Perl literacy course

Perl literacy course

There's more than one way to do it

lecture #4

Shlomo Yona <yona@cs.technion.ac.il> http://yeda.cs.technion.ac.il/~yona/


Today

Today

  1. References in Perl
  2. Complex data structures


References - outline

References - outline

  1. Making References
  2. Using References


Syntax

Syntax

There are just two ways to make a reference, and just two ways to use it once you have it.


Making References -- Rule 1

Making References -- Rule 1

If you put a "\" in front of a variable, you get a reference to that variable.
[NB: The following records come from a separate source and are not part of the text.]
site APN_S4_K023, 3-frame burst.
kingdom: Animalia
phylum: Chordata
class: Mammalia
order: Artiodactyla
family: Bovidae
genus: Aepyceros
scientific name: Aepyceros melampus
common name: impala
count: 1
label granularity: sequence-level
$aref = \@array;         # $aref now holds a reference to @array
$href = \%hash;          # $href now holds a reference to %hash


Making References -- Rule 1 (cont.)

Making References -- Rule 1

Once the reference is stored in a variable like $aref or $href, you can copy it or store it just the same as any other scalar value:


$xy = $aref;             # $xy now holds a reference to @array
$p[3] = $href;           # $p[3] now holds a reference to %hash
$z = $p[3];              # $z now holds a reference to %hash


Making References -- Rule 1 (cont.)

Making References -- Rule 1

Sometimes you want to make an array or a hash that doesn't have a name.
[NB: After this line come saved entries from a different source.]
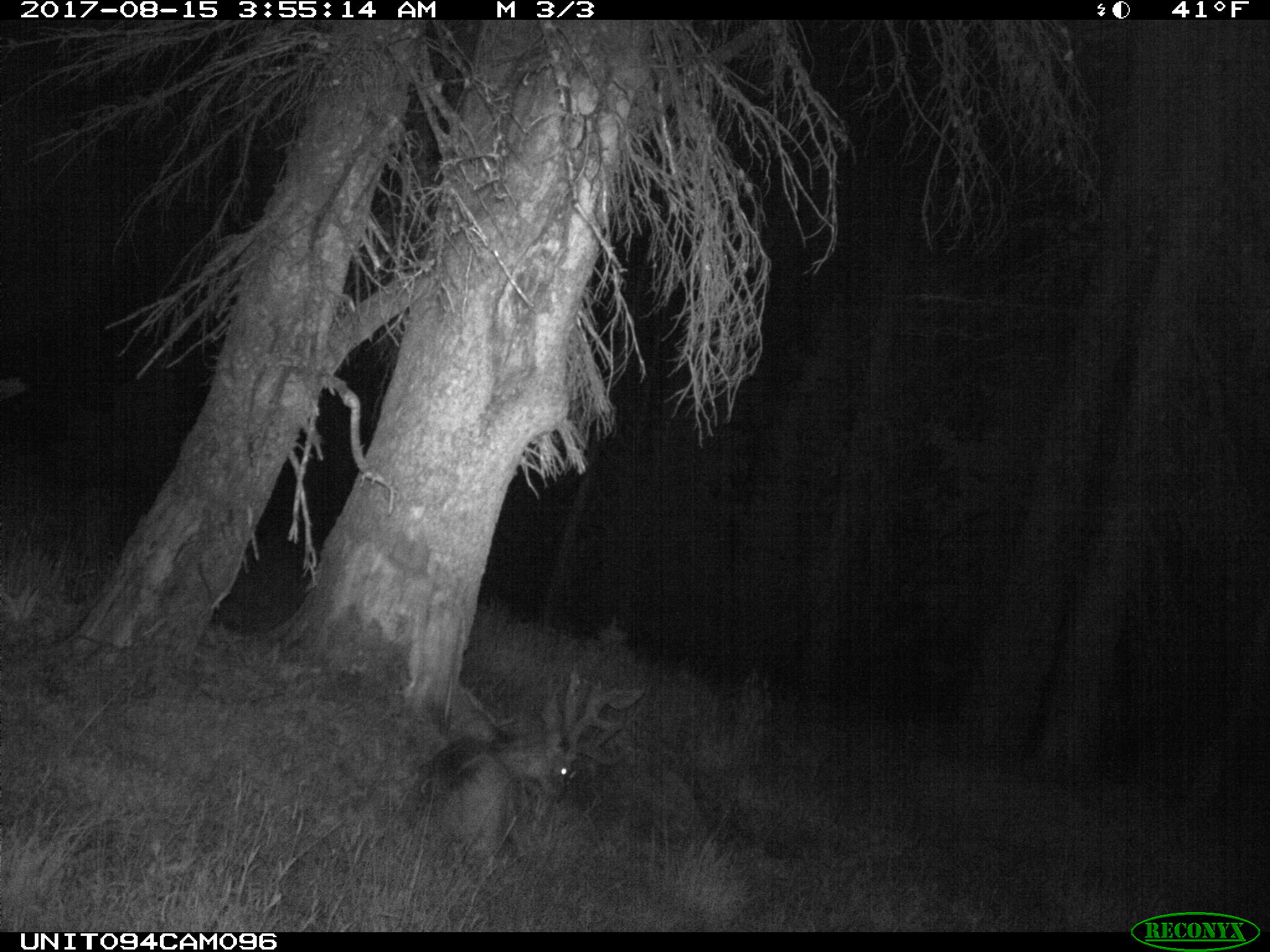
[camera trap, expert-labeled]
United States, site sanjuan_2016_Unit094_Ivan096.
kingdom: Animalia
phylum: Chordata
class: Mammalia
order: Artiodactyla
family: Cervidae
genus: Odocoileus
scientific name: Odocoileus hemionus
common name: mule deer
Odocoileus hemionus (mule deer).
This is analogous to the way you like to be able to use the string ""\n"" or the number 80 without having to store it in a named variable first.


Making References -- Make Rule 2

Making References -- Make Rule 2

"[ ITEMS ]" makes a new, anonymous array, and returns a reference to that array.

"{ ITEMS }" makes a new, anony mous hash. and returns a reference to that hash.


           $aref = [ 1, "foo", undef, 13 ];
           # $aref now holds a reference to an array

$href = { APR => 4, AUG => 8 }; # $href now holds a reference to a hash


Making References -- Make Rule 2 (cont.)

Making References -- Make Rule 2

The references you get from rule 2 are the same kind of references that you get from rule 1:


               # This:
               $aref = [ 1, 2, 3 ];

# Does the same as this: @array = (1, 2, 3); $aref = \@array;

The first line is an abbreviation for the following two lines, except that it doesn't create the superfluous array variable "@array".


Using References

Using References

What can you do with a reference once you have it?

It's a scalar value, and we've seen that you can store it as a scalar and get it back again just like any scalar.

There are just two more ways to use it.


Using References -- Use Rule 1

Using References -- Use Rule 1

If "$aref" contains a reference to an array, then you can put "{$aref}" anywhere you would normally put the name of an array.

For example, "@{$aref}" instead of "@array".


Using References -- Use Rule 1 (cont.)

Using References -- Use Rule 1

Arrays:


@a              @{$aref}                An array
reverse @a      reverse @{$aref}        Reverse the array
$a[3]           ${$aref}[3]             An element of the array
$a[3] = 17;     ${$aref}[3] = 17        Assigning an element

On each line are two expressions that do the same thing.

The left-hand versions operate on the array "@a", and the right-hand versions operate on the array that is referred to by "$aref", but once they find the array they're operating on, they do the same things to the arrays.


Using References -- Use Rule 1 (cont.)

Using References -- Use Rule 1

Using a hash reference is exactly same:


%h              %{$href}              A hash
keys %h         keys %{$href}         Get the keys from the hash
$h{'red'}       ${$href}{'red'}       An element of the hash
$h{'red'} = 17  ${$href}{'red'} = 17  Assigning an element


Using References -- Use Rule 2

Using References -- Use Rule 2

alternative syntax which "reads" better:

"${$aref}[3]" is too hard to read, so you can write "$aref->[3]" instead.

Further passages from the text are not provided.